If only one parent is a carrier of Gauchers disease, none of the children will have Gauchers disease but there is a 1 in 2 chance (50%) of the child being a carrier.
It must be emphasised that the chances in each pregnancy, of the child inheriting Gauchers disease, are totally independent of whether or not a previous child has the disease. Having had one child with Gauchers disease does not mean that the next three children cannot inherit the disease.
Gauchers disease is an autosomal recessive disorder. Autosomal describes the type of chromosome on which the gene is carried. Recessive refers to the fact that in order to develop the disease, a child must inherit two defective genes, one from each parent.
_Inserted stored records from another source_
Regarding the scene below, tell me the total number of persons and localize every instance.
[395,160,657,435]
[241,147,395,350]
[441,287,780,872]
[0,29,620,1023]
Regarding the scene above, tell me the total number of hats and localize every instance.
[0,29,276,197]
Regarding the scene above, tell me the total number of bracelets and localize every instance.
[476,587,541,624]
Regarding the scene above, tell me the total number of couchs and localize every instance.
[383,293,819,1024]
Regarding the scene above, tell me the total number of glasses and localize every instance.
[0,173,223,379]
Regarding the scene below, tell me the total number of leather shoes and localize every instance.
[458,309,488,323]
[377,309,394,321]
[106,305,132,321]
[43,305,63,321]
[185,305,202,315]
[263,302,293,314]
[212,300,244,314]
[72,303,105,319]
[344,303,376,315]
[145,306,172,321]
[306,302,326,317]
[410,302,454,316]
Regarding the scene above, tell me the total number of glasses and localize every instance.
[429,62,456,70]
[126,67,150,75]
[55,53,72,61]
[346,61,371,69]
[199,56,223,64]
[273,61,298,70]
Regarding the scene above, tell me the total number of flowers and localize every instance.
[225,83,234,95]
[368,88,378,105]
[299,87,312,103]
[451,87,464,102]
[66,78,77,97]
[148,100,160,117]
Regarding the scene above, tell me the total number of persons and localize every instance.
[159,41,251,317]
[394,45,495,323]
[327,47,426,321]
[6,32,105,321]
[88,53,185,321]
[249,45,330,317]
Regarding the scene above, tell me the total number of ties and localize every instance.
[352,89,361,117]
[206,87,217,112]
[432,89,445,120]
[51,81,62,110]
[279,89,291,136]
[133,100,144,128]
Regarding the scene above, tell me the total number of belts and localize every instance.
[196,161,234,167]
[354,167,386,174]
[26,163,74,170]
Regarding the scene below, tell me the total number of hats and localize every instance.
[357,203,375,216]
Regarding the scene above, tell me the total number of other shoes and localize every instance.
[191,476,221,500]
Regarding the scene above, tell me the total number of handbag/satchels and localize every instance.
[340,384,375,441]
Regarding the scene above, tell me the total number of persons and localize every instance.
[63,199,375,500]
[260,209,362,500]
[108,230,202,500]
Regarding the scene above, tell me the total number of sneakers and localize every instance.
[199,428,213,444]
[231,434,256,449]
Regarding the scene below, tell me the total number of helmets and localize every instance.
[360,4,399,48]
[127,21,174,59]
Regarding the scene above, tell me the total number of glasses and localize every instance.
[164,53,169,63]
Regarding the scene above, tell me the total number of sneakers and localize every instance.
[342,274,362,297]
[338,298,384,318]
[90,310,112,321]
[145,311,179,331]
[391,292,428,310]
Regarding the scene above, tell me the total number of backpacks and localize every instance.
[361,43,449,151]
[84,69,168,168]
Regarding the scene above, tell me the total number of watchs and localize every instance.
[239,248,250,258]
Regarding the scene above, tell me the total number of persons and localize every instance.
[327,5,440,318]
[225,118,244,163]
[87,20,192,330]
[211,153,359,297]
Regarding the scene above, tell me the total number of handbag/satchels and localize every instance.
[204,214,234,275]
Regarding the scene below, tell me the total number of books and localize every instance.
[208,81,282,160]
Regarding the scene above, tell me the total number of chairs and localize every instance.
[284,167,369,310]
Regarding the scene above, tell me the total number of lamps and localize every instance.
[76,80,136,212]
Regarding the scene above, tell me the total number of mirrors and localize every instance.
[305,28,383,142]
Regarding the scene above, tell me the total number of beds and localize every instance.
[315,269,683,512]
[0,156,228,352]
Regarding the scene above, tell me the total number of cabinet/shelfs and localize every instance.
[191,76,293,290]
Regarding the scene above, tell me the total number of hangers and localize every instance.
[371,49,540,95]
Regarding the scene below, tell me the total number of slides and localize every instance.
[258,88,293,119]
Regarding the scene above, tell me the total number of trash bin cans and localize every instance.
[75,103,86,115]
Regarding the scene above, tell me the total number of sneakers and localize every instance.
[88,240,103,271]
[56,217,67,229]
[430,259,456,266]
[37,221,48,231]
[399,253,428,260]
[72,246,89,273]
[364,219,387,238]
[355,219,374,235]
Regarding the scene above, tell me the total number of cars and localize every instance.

In families where a baby with Gauchers Type 2 has been born, the parents and their close family may wish to be offered genetic counselling. Your paediatrician or GP can arrange this. Pre-natal testing and carrier screening, which are described below, together with individual genetic counselling are available at several centres around Britain. Your GP, hospital, local genetic centre or the Gauchers Association can tell you the nearest one.
In families where a Type 2 Gauchers baby has been born, pre-natal testing on subsequent pregnancies is available and should be discussed in advance of starting a pregnancy. A chorionic villus biopsy (CVB) and/or amniocentesis can be performed to diagnose the disease early in pregnancy.
A chorionic villus biopsy (CVB) is carried out at around 10 weeks of pregnancy. A sample of cells is taken from the developing placenta under ultrasound guidance and analysed. Results are usually known within 48 hours with confirmation of the result on cultured cells within 2 weeks.
Amniocentesis is carried out at 14-16 weeks of pregnancy. A needle is inserted through the mother's abdominal wall into the amniotic sac holding the baby. A small amount of the liquid surrounding the baby is removed and cells for testing are grown in the laboratory. The results are known after another 3-4 weeks.
Close relatives of a family where a baby with Type 2 has been born and who are of reproductive age or younger may wish to be offered genetic counselling in order to discover if they are a carrier. Carrier screening can then be offered.
The chance of other close family members being carriers exists but there is only a risk if their partner is also a carrier of Gauchers disease. The chance of any one person in the general population, outside of an affected family, being a carrier of Type 2 is very small.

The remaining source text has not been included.